Optional fields with OpenAI Structured Output

A small tip on improving optional fields with OpenAI's new response schema

Posted 20 Aug 2024


Recently, OpenAI announced an improvement to their structured outputs API. Among other things, the update included ways to enforce a single response type, via the response_schema configuration field. In short, they’ve developed an approach for ensuring schema shape is adhered to, with 100% certainty, by modifying the grammar and tokens that a model can output, to those that are a) JSON-compatible and b) compatible with your specific schema. For this reason, the first request takes longer than the rest, since the schema must be compiled into some LLM-compatible form, as a once-off.

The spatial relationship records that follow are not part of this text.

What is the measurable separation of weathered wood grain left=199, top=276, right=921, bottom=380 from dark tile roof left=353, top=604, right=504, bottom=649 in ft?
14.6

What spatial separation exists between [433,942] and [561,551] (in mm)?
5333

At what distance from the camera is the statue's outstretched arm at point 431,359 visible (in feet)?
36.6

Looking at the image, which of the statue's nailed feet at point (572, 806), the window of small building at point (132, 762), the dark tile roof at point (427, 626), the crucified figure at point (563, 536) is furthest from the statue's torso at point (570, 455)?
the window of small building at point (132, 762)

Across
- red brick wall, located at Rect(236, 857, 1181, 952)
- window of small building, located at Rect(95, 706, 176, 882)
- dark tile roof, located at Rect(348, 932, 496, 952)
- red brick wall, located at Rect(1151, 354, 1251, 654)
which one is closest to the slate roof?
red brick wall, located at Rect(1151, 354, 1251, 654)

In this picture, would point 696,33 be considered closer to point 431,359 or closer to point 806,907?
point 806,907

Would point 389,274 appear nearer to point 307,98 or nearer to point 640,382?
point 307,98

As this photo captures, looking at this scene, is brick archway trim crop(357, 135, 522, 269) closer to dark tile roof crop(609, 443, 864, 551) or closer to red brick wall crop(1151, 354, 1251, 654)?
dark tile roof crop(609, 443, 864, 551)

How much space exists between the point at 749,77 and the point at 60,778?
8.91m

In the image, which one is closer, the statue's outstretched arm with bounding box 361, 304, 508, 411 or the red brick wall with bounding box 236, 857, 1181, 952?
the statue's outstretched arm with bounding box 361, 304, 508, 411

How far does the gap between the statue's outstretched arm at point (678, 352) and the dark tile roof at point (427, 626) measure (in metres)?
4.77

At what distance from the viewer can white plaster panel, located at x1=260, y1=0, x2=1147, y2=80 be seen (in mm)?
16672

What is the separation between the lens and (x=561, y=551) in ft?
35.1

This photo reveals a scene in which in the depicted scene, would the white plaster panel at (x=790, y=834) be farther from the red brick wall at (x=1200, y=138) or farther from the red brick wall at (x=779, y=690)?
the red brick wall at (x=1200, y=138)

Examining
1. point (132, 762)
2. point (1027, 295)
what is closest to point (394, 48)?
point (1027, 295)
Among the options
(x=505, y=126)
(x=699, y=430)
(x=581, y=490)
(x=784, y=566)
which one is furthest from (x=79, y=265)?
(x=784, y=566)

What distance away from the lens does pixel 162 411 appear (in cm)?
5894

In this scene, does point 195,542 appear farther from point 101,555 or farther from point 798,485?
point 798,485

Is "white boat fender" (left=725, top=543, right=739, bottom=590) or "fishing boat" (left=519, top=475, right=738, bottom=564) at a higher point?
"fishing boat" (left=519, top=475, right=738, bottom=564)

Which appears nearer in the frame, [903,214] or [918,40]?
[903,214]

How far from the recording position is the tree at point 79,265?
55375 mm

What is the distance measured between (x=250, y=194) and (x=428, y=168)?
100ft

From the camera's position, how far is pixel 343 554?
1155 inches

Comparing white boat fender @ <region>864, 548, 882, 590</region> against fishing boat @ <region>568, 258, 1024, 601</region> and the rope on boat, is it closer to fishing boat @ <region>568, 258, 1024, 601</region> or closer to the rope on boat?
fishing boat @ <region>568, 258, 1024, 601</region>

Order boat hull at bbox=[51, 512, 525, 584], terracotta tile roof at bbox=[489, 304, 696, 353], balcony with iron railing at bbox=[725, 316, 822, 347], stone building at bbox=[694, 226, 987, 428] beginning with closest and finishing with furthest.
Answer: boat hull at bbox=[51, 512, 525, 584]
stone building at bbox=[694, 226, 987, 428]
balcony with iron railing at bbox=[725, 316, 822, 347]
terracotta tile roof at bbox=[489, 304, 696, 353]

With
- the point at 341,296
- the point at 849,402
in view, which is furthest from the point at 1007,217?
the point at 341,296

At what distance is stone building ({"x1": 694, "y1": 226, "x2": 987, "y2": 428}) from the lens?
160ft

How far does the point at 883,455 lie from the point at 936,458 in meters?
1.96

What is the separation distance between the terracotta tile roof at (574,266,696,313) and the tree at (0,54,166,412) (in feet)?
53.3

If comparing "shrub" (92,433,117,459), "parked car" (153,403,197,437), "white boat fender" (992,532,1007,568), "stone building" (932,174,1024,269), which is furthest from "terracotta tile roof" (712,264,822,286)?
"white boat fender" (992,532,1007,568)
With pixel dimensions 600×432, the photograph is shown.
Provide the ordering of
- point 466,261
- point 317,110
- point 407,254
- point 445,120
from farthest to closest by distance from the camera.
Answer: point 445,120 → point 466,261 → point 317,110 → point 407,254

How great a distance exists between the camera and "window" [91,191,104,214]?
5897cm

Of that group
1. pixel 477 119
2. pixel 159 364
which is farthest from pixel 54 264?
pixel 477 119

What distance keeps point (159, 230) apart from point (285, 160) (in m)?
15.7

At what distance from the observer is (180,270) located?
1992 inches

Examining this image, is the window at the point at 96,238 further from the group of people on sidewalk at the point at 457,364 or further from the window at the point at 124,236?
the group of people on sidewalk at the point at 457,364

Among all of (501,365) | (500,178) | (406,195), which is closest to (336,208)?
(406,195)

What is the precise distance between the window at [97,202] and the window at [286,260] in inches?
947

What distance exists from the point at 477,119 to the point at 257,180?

To ensure our schema is correct, us developers are required to enable the strict: true option. In turn, we must also disable additional fields and make every field required. However, real world applications might not require all fields. In fact, requiring all fields may actively hurt our ability to extract the desired structured information.

Using the zodFunction export, as shown in the docs, we might naively write our schema like so, for our OpenAI call.

import { zodFunction } from "openai/helpers/zod";

const client = new OpenAI();

const PersonSchema = z.object({
  name: z.string(),
  job: z.string().optional(),
  age: z.number().optional(),
});

const completion = await client.beta.chat.completions.parse({
  model: "gpt-4o-2024-08-06",
  messages: [
    /** ...config */
  ],
  response_format: zodResponseFormat(PersonSchema, "person"),
});

Here, we want the name, for sure, but the age and job are optional - maybe the input text didn’t provide that information, fair enough. However, by virtue of using the zodResponseFormat, the strict, additional properties (irrelevant here) and required properties modifications are all applied for us. In other words, our .optional’s are ignored, as our schema gets converted into JSONSchema form. As a result, the LLM will populate these fields. When the fields are missing from the text we are parsing from, this means either hallucinated and/or values being returned. Not ideal.

The underlying structure for the above zod schema, in JSONSchema format, is something like:

{
  "strict": true,
  "type": "object",
  "properties": {
    "name": {
      "type": "string"
    },
    "job": {
      "type": "string"
    },
    "age": {
      "type": "number"
    }
  },
  "additionalProperties": false,
  "requiredProperties": ["name", "job", "age"]
}

Fix #1

An improvement, you might suggest, could be to make the .optionals nullable instead.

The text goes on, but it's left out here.